--- YOUR OBJECTIVE ---
In the news report on Ireland's 2014 budget, what is Dublin using to make fewer cuts than originally planned?
-- Start of TEXT TO READ --
DUBLIN (Reuters) - Ireland is set to ease austerity in a 2014 budget to be unveiled on Tuesday, attempting to give hard-pressed voters a break as it gets ready to end its dependence on an international bailout later this year.

Dublin is using savings from a landmark deal on its bank debt to make fewer cuts than originally planned for a population of 4.6 million that is weary of six years of tax hikes, spending cuts, high unemployment and hefty debts.

Having consistently hit targets to rebalance its economy, Ireland is confident it will be the first of the euro's debt-laden economies to complete a three-year European Union/International Monetary Fund bailout programme in December.

That will be a vital landmark for the centre-right-led coalition government to show it is regaining economic sovereignty and Brussels to claim its austerity policies are bearing fruit.

"Growth momentum is picking up, with a possible carry over into 2014," said Alan McQuaid, chief economist at Merrion Stockbrokers. "Markets will probably see it as a final step towards exiting the bailout."
-- End of TEXT TO READ --
-- Start of GIVEN DATA --
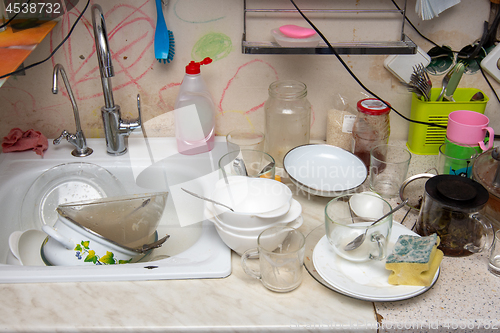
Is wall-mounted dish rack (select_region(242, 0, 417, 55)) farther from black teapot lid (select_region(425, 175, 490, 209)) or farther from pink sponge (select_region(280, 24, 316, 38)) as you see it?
-- End of GIVEN DATA --
--- ANSWER BELOW ---
Savings from a landmark deal on its bank debt.